Deep Learning for IoT Big Data and Streaming Analytics: A Survey
2017, arXiv (Cornell University)
Abstract
In the era of the Internet of Things (IoT), an enormous amount of sensing devices collect and/or generate various sensory data over time for a wide range of fields and applications. Based on the nature of the application, these devices will result in big or fast/real-time data streams. Applying analytics over such data streams to discover new information, predict future insights, and make control decisions is a crucial process that makes IoT a worthy paradigm for businesses and a quality-of-life improving technology. In this paper, we provide a thorough overview on using a class of advanced machine learning techniques, namely Deep Learning (DL), to facilitate the analytics and learning in the IoT domain.

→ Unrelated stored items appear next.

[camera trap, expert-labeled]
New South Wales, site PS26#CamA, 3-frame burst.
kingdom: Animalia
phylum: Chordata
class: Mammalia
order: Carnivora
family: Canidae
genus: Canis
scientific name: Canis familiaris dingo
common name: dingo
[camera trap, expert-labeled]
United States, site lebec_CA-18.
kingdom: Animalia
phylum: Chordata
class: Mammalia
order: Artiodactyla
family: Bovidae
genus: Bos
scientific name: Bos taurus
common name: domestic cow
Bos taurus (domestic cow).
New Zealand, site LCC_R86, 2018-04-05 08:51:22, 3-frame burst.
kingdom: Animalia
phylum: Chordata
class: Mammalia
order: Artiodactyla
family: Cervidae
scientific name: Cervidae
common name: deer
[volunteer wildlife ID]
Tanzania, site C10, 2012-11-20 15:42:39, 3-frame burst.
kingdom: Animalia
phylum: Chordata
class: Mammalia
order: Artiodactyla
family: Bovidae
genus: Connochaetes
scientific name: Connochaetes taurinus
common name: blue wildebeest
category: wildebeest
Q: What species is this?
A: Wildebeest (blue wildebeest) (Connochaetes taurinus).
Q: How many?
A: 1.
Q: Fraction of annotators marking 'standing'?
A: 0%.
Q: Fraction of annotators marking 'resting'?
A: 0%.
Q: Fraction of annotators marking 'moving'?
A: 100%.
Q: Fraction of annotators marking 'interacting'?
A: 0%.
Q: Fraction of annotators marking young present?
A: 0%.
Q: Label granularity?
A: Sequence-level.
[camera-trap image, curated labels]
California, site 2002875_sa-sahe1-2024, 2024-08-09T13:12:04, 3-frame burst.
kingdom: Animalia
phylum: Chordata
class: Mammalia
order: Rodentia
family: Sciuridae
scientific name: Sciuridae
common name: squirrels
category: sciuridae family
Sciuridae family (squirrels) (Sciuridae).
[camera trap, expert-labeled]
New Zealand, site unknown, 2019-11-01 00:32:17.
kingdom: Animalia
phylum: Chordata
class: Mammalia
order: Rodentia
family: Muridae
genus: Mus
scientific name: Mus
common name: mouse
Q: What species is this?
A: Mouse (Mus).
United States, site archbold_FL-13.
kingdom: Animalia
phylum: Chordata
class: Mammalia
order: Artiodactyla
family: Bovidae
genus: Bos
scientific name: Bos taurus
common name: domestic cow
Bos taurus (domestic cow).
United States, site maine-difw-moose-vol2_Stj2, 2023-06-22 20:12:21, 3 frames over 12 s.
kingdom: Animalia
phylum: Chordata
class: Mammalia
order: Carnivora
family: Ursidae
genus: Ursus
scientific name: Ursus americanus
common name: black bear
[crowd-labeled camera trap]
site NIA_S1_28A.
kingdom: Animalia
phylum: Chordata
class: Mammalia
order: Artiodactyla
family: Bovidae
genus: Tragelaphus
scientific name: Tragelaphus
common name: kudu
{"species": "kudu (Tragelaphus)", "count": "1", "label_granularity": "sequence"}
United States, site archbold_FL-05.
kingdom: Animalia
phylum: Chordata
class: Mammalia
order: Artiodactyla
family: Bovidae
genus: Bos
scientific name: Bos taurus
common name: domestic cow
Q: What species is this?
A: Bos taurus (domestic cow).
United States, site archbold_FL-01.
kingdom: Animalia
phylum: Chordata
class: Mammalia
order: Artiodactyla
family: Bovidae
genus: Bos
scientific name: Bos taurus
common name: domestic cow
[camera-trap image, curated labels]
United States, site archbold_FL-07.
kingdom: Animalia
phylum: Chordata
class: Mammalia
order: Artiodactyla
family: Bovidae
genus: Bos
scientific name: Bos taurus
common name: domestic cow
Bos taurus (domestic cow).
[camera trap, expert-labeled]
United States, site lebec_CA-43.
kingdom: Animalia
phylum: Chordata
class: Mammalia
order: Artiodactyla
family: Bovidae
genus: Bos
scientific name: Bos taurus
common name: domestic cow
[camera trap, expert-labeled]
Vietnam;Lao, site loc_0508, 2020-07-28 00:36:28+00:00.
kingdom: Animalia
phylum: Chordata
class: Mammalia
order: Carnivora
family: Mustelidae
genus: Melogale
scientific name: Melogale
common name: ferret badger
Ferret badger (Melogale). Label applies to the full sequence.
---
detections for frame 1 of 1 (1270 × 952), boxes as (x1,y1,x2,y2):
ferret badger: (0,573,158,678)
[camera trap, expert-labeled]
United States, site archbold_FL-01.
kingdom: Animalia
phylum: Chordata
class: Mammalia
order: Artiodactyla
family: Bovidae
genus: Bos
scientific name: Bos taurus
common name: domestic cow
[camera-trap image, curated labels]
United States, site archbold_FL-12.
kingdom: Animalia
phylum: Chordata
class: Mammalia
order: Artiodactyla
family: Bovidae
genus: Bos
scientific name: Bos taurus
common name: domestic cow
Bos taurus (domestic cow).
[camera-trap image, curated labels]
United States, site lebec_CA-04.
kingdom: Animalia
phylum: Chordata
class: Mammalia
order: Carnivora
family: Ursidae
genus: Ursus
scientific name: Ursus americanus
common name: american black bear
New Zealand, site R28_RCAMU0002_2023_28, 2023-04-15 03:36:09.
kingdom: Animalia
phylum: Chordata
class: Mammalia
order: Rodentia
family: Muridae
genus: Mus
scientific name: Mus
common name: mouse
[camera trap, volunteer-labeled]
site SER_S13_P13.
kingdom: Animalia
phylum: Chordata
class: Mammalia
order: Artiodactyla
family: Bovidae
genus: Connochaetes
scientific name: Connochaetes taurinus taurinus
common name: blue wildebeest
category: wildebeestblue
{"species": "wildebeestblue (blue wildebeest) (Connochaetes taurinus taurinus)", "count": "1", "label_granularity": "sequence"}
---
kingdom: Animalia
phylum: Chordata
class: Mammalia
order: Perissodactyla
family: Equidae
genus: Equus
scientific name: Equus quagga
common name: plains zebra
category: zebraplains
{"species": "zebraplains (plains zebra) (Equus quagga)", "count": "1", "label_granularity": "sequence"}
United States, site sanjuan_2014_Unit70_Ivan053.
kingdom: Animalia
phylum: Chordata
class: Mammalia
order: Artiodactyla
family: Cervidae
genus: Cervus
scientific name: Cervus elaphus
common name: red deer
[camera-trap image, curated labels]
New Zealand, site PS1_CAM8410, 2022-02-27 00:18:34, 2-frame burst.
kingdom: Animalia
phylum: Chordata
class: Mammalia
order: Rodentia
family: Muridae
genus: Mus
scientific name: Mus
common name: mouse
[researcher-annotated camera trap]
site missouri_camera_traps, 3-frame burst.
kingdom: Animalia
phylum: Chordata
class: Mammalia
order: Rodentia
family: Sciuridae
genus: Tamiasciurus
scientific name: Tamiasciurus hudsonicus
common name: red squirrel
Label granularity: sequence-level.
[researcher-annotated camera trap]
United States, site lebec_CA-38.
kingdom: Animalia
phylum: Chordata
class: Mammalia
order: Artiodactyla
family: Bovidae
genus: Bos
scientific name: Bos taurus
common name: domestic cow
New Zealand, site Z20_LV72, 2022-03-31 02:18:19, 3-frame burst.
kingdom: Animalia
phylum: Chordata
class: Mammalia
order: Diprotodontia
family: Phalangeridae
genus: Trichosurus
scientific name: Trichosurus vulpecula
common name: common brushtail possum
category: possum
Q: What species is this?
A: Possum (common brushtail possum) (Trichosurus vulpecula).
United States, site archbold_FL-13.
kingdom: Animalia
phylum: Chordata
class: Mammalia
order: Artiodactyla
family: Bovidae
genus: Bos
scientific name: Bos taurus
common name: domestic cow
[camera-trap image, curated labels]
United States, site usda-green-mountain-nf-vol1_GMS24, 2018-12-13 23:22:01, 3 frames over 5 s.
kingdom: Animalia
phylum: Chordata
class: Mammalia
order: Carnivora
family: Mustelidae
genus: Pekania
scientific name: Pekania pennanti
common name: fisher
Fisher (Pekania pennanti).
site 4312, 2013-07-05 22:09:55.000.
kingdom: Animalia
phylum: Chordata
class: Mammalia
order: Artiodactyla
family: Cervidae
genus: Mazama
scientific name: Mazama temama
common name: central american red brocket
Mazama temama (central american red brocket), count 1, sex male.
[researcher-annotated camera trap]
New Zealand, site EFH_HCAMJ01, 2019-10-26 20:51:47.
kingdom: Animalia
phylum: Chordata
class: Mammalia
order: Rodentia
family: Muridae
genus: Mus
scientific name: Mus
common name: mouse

We start by articulating IoT data characteristics and identifying two major treatments for IoT data from a machine learning perspective, namely IoT big data analytics and IoT streaming data analytics. We also discuss why DL is a promising approach to achieve the desired analytics in these types of data and applications. The potential of using emerging DL techniques for IoT data analytics are then discussed, and its promises and challenges are introduced. We present a comprehensive background on different DL architectures and algorithms. We also analyze and summarize major reported research attempts that leveraged DL in the IoT domain. The smart IoT devices that have incorporated DL in their intelligence background are also discussed. DL implementation approaches on the fog and cloud centers in support of IoT applications are also surveyed. Finally, we shed light on some challenges and potential directions for future research. At the end of each section, we highlight the lessons learned based on our experiments and review of the recent literature.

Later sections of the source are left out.